- [What is expected]: Give back exactly the lines running from the line with "Based on the" to the end of the entries, and only those lines.

── Exercise material ──

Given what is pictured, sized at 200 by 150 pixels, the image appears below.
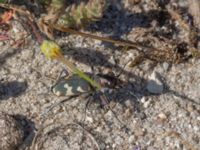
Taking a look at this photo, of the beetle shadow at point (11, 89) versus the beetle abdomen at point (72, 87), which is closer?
the beetle abdomen at point (72, 87)

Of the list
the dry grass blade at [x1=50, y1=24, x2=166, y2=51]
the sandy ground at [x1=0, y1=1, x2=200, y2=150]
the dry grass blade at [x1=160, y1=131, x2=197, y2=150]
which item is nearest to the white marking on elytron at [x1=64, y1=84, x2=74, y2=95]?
the sandy ground at [x1=0, y1=1, x2=200, y2=150]

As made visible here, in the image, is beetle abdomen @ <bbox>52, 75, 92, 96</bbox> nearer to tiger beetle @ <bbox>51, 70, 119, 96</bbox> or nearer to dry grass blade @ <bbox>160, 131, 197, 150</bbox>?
tiger beetle @ <bbox>51, 70, 119, 96</bbox>

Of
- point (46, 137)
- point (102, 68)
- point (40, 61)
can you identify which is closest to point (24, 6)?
point (40, 61)

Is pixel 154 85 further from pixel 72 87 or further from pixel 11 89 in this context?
pixel 11 89

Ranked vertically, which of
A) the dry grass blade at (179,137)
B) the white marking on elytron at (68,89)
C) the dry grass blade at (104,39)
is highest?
the dry grass blade at (104,39)

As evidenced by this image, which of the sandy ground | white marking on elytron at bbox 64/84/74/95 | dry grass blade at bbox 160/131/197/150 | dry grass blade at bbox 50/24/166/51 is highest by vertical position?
dry grass blade at bbox 50/24/166/51

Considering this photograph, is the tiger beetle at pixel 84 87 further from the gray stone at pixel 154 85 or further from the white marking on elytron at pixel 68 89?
the gray stone at pixel 154 85

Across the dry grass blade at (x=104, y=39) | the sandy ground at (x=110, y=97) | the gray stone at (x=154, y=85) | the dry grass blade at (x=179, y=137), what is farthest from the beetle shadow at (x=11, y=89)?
the dry grass blade at (x=179, y=137)

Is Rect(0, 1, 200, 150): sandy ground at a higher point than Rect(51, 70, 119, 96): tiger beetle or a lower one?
lower
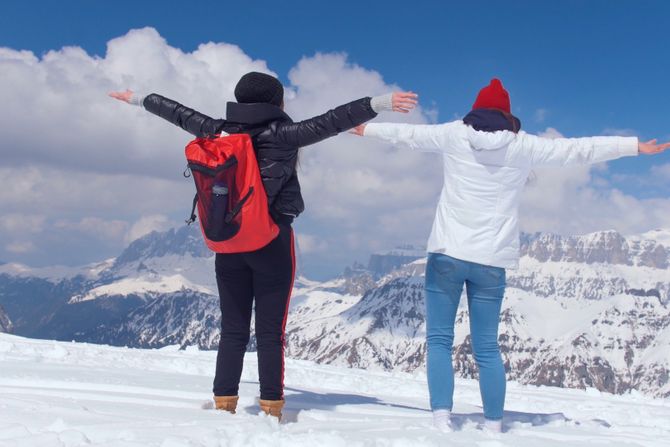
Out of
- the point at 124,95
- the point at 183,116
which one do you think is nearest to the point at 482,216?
the point at 183,116

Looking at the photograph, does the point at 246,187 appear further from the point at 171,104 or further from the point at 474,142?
the point at 474,142

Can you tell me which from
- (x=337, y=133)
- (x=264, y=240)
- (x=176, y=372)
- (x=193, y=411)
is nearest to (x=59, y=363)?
(x=176, y=372)

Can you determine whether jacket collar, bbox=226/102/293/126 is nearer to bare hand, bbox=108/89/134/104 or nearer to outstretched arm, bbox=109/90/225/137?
outstretched arm, bbox=109/90/225/137

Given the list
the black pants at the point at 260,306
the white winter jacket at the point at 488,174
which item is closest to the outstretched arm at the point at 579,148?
the white winter jacket at the point at 488,174

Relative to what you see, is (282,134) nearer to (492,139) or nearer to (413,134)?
(413,134)

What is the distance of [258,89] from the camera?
6.38m

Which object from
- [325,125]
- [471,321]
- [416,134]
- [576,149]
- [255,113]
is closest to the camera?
[325,125]

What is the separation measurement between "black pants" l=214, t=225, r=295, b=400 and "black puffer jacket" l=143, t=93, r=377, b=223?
0.34 metres

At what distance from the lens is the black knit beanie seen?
639cm

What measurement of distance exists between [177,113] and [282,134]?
60.4 inches

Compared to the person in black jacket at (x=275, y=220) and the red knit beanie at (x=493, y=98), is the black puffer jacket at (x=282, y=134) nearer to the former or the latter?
the person in black jacket at (x=275, y=220)

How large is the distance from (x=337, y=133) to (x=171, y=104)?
2145mm

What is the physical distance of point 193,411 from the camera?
6312mm

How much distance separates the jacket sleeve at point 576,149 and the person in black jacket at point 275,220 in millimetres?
1358
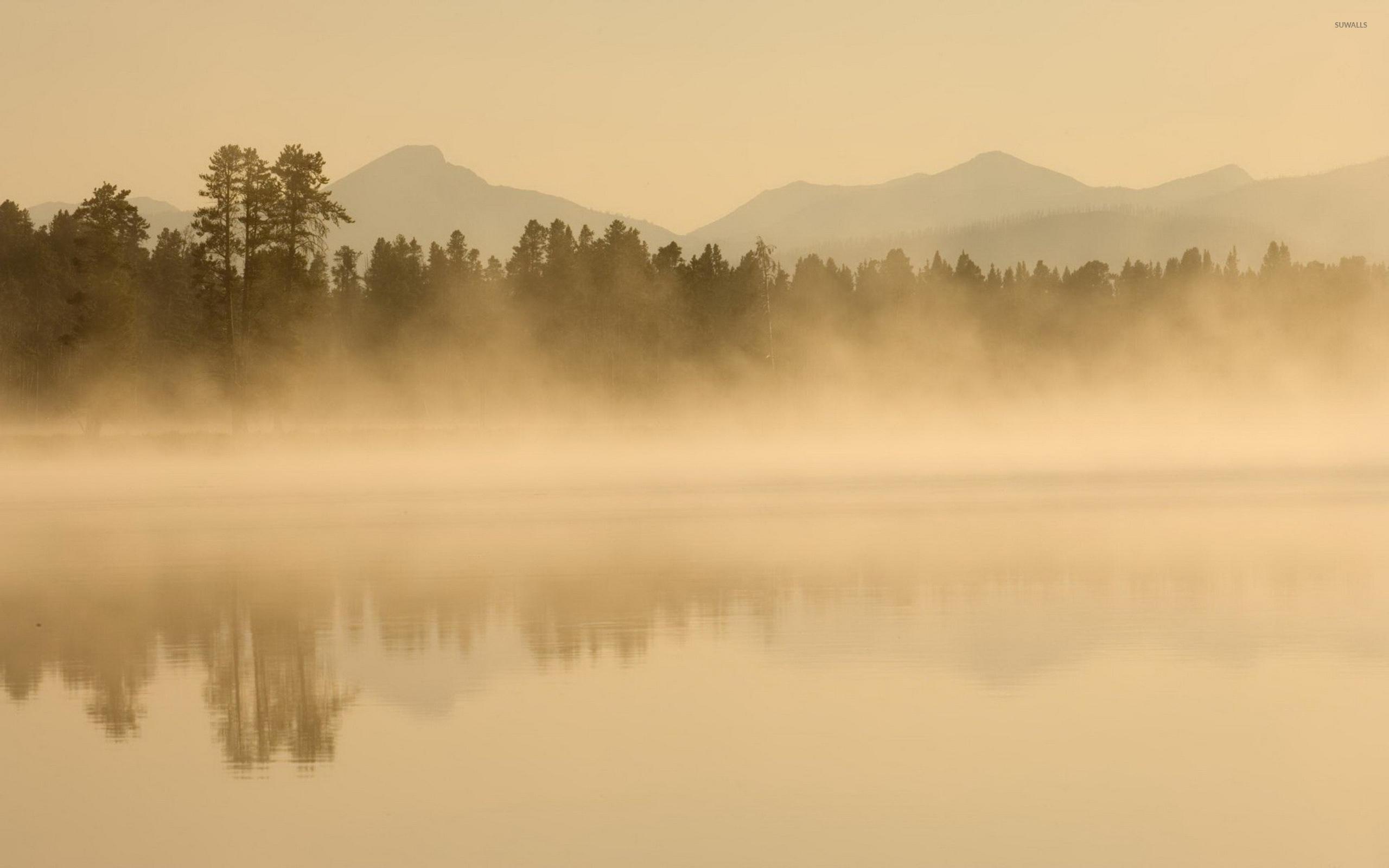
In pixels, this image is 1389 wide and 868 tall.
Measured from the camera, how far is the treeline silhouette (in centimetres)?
8306

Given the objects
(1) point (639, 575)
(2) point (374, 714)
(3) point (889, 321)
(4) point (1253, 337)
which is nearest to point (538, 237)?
(3) point (889, 321)

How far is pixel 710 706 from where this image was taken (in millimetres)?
14891

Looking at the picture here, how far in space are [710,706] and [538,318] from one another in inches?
4514

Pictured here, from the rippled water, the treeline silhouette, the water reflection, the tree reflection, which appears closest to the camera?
the rippled water

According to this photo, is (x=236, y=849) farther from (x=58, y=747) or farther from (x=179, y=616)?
(x=179, y=616)

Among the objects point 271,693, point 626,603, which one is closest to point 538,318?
point 626,603

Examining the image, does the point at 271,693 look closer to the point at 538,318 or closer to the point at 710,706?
the point at 710,706

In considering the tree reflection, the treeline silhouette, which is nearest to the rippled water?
the tree reflection

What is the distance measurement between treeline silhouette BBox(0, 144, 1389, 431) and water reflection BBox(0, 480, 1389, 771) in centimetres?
4903

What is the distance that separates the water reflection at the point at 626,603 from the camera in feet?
54.9

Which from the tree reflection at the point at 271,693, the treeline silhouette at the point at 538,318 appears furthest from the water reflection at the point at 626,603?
the treeline silhouette at the point at 538,318

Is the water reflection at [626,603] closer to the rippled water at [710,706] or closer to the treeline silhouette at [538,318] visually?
the rippled water at [710,706]

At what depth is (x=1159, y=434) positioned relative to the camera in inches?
4250

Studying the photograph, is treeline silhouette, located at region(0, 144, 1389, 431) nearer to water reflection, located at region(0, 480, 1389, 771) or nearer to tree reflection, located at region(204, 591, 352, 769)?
water reflection, located at region(0, 480, 1389, 771)
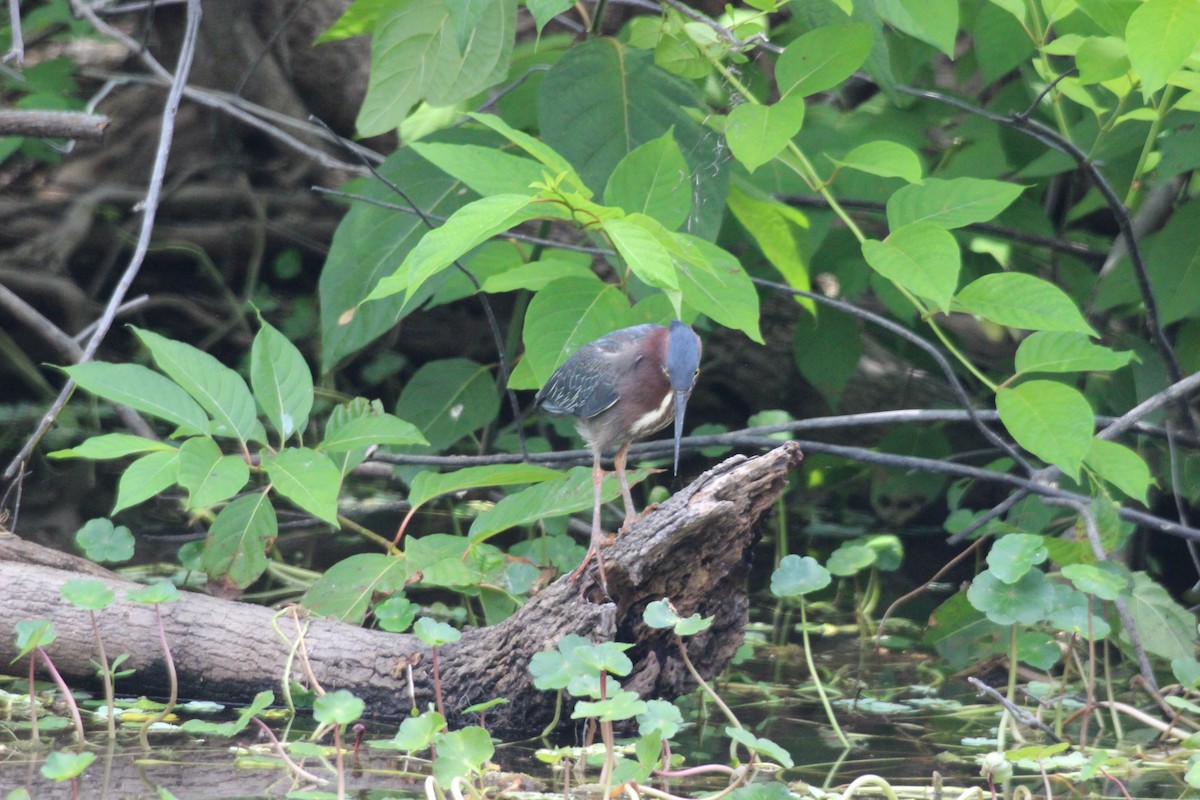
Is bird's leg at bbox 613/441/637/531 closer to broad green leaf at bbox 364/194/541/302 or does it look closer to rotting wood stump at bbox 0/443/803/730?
rotting wood stump at bbox 0/443/803/730

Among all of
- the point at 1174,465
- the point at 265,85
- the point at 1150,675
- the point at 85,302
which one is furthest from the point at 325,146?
the point at 1150,675

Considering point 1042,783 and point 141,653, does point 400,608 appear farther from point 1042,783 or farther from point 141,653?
point 1042,783

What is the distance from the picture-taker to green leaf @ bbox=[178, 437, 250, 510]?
3010mm

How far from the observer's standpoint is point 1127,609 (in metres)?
3.30

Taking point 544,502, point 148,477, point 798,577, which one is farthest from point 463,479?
point 798,577

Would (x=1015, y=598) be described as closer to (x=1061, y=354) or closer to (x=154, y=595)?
(x=1061, y=354)

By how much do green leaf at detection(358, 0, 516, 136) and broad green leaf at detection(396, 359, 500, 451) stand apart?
91 cm

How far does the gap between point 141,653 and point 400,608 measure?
643 mm

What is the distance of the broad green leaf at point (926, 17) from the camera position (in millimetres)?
3240

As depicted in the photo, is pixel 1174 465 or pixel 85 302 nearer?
pixel 1174 465

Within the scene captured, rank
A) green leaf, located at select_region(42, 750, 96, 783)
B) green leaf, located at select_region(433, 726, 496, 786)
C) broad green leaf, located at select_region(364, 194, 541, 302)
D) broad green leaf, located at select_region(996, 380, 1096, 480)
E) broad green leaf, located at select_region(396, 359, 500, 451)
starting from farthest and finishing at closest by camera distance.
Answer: broad green leaf, located at select_region(396, 359, 500, 451) < broad green leaf, located at select_region(996, 380, 1096, 480) < broad green leaf, located at select_region(364, 194, 541, 302) < green leaf, located at select_region(433, 726, 496, 786) < green leaf, located at select_region(42, 750, 96, 783)

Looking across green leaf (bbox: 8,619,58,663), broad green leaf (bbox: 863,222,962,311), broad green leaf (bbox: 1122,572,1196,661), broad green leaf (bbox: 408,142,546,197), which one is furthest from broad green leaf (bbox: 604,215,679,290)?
broad green leaf (bbox: 1122,572,1196,661)

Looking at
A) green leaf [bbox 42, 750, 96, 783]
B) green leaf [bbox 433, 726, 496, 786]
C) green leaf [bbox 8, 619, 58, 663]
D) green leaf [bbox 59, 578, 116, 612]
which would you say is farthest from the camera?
green leaf [bbox 59, 578, 116, 612]

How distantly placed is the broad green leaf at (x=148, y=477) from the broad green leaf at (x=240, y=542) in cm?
31
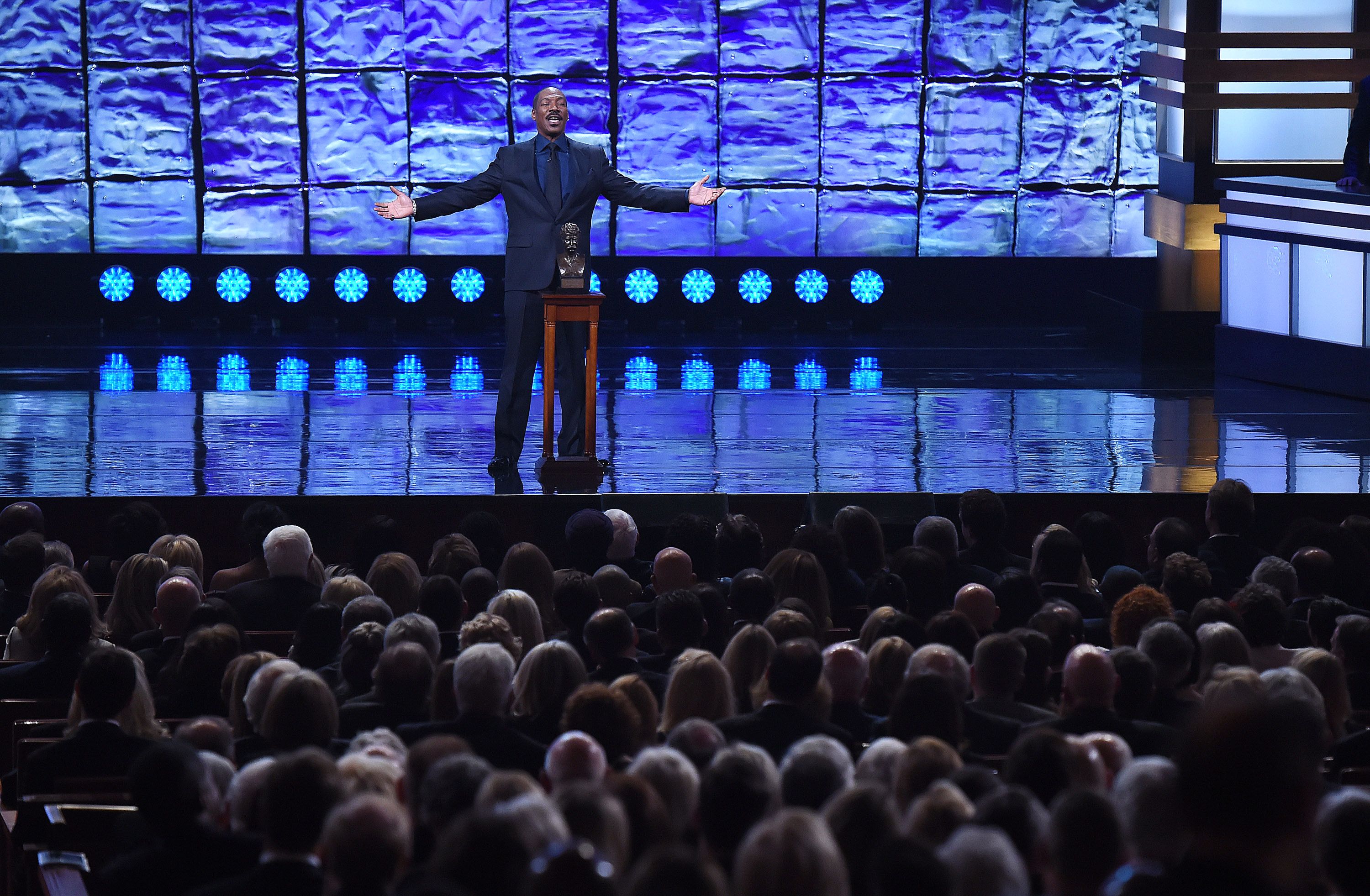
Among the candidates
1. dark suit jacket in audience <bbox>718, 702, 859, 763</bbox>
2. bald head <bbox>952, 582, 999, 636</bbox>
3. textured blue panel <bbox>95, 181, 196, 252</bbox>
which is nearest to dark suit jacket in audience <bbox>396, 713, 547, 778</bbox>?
dark suit jacket in audience <bbox>718, 702, 859, 763</bbox>

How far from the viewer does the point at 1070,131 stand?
15688mm

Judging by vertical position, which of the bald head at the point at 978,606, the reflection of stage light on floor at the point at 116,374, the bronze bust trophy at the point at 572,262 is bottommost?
the bald head at the point at 978,606

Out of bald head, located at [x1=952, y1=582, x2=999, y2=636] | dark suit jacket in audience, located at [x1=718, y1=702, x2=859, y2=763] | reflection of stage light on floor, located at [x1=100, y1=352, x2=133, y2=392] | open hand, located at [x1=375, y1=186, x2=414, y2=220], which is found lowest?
dark suit jacket in audience, located at [x1=718, y1=702, x2=859, y2=763]

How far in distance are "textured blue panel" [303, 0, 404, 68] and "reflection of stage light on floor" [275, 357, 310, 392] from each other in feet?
10.7

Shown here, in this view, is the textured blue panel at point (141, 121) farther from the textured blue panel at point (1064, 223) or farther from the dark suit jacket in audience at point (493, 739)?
the dark suit jacket in audience at point (493, 739)

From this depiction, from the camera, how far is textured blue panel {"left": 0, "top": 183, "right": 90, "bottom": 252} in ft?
50.5

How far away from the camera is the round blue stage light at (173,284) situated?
606 inches

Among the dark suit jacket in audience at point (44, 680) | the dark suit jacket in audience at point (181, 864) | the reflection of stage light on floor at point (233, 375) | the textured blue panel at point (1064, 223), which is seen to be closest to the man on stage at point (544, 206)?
the dark suit jacket in audience at point (44, 680)

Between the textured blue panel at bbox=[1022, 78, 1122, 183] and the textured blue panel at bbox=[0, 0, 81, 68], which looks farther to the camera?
the textured blue panel at bbox=[1022, 78, 1122, 183]

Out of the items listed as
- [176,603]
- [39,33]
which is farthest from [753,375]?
[176,603]

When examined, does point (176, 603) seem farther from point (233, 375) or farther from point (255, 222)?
point (255, 222)

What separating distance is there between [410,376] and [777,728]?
8.59 m

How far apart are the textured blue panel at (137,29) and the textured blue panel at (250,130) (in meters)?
0.44

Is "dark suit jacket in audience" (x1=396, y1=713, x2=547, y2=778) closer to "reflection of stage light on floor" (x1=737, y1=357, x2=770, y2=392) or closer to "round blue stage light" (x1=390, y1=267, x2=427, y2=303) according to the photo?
"reflection of stage light on floor" (x1=737, y1=357, x2=770, y2=392)
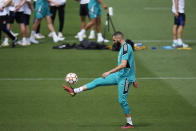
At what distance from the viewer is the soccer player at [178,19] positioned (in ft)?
63.1

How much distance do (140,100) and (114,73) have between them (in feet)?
7.80

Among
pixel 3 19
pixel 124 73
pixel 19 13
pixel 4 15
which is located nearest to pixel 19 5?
pixel 19 13

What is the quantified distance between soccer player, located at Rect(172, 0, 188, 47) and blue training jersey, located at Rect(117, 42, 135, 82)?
28.1 feet

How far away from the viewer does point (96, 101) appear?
13492 mm

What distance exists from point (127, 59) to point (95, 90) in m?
3.99

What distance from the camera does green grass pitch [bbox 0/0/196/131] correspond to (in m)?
11.7

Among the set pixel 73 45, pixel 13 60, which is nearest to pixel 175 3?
pixel 73 45

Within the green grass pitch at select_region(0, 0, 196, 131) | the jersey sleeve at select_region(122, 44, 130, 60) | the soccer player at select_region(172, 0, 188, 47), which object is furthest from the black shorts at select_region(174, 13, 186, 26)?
the jersey sleeve at select_region(122, 44, 130, 60)

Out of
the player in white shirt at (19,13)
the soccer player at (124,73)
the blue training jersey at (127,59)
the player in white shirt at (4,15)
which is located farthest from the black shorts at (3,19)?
the blue training jersey at (127,59)

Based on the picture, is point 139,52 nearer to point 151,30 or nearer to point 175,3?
point 175,3

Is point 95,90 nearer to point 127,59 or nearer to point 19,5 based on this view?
point 127,59

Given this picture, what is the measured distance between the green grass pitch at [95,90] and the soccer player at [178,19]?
0.55m

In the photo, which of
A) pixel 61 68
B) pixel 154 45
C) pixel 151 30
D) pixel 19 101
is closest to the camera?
pixel 19 101

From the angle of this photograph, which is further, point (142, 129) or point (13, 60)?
point (13, 60)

───

- [Exercise result]:
Based on the picture, is point 139,52 nearer to point 151,30 or nearer to point 175,3?
point 175,3

Is point 95,90 nearer to point 127,59 or nearer to point 19,5 based on this view?
point 127,59

Given this picture, what is the measured distance between the green grass pitch at [95,90] and the soccer player at [178,19]?
0.55m

In the photo, which of
A) pixel 61 68
B) pixel 154 45
C) pixel 151 30
D) pixel 19 101
is closest to the camera?
pixel 19 101

From the angle of this photograph, which is further, point (142, 129) or point (13, 60)?
point (13, 60)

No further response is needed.